## DOCUMENT SECTION:

————————

Life on the ocean waves
Today we are all at sea.
We left Tauranga at 6am, my having assured the Banker that the start-up roar of the engines would be sufficient to wake us, so we could watch Mount Maunganui grow ever smaller as we set out for a whole day (and night) on the ocean. What a lovely start to the day to wake pre-dawn and attend from our verandah. Alas, instead we woke at half past to a gentle purr and found we had long since left the coast. Nothing else for it, then, but to go back to sleep for an hour or so before choosing which of the day’s many shipboard activities to enjoy.
Everything opens on an At Sea day. Suddenly the casino is heaving with surprisingly shabbily-dressed people bashing away at those dreadful pokie machines and winning what looks like a thousand dollars a pop (can this really be so??). You also see all the other passengers who are normally away on shore excursions, queueing up for talks on better fitness, knowing your Colours, What’s So Great About Australia, and so on.
We had breakfast up on the Lido deck, and already the sea was relatively rocky (I am sure proper seafarers would scoff at what is probably only a few knots, but it’s a few knots more than being moored in Auckland so it makes quite a difference). At ten o’clock I went back to the Galaxy Lounge where last night the Aussie pianist regaled us with tales of growing up an over-talented musical prodigy, to listen to a lecture given by retired General Gene Renuart of the US Air Force. 39 years in the force, as fighter pilot and all sorts, he did a Powerpoint presentation about NORAD and other agencies tasked with homeland security as well as actions overseas. It was a curious affair. The audience included a large proportion of ex-military (all US) and the content was very US-centric, which is understandable and I dare say acceptable on a cruise which population is mostly from North America. Gen. Renuart wasn’t massively controversial, but I decided not to ask him what he thought about Homeland as a TV show (in terms of its accuracy, its enormous popularity, etc) and left the Q&A time to other retired military men who wanted to know the General’s thoughts on what sort of threat North Korea and Turkey (!) currently present to the US.

————————

## Extracted records:
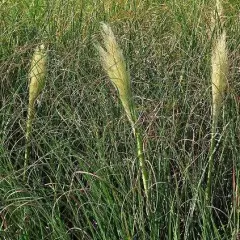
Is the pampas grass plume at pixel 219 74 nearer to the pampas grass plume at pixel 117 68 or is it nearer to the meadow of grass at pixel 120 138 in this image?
the meadow of grass at pixel 120 138

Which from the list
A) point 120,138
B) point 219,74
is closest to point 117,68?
point 219,74

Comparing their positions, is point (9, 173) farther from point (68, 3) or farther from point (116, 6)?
point (116, 6)

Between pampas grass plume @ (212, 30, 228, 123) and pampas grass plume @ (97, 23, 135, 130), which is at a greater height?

————————

## REQUIRED WORK:
1. Answer these questions about the At Sea day account:
(a) At what time did the ship leave Tauranga?
(b) On which deck did the writer have breakfast?
(c) Who gave the lecture in the Galaxy Lounge at ten o'clock?
2. Edit the At Sea day account between "We left Tauranga" and "activities to enjoy.", inclusive, so that "verandah" is replaced with "balcony".
3. Go on with the At Sea day account from the point where it ends.

## RESULTS OF THE EXERCISE:
1.
(a) 6am
(b) The Lido deck
(c) Retired General Gene Renuart of the US Air Force

2.
We left Tauranga at 6am, my having assured the Banker that the start-up roar of the engines would be sufficient to wake us, so we could watch Mount Maunganui grow ever smaller as we set out for a whole day (and night) on the ocean. What a lovely start to the day to wake pre-dawn and attend from our balcony. Alas, instead we woke at half past to a gentle purr and found we had long since left the coast. Nothing else for it, then, but to go back to sleep for an hour or so before choosing which of the day’s many shipboard activities to enjoy.

3.
A spot of sushi for lunch, a nap in the rolling waves, then up again for another piece of educational entertainment and my first jaunt to the Galaxy Theatre to sit in comfy leather armchairs and watch a fascinating documentary about Ethel (widow of Bobby) Kennedy, mother of 11 children and powerhouse behind one of the most famous and influential American politicians. It was very moving, very interesting, and indeed very educational. I needed a coffee and scones after that (back to the wonderful Bistro cafe) and then the Banker and I did our 1km around the deck, feeling very much like Judy Garland and Mickey Rooney in “We’re a Couple of Swells” as we were thrown gently from one side of the deck to the other. Bracing indeed.
Tonight is the Optional Black Tie dinner in the main Crystal Dining Room, so we are rocking out the flash gear (minus headdress) and may attend the after dinner show entitled Route 66 (a tribute to rock ‘n’ roll), except that it’s also Karaoke Night in Luxe nightclub, and one may be tempted. Tomorrow we dock in Napier early morning, and I will gird my loins to actually leave the ship for a few hours.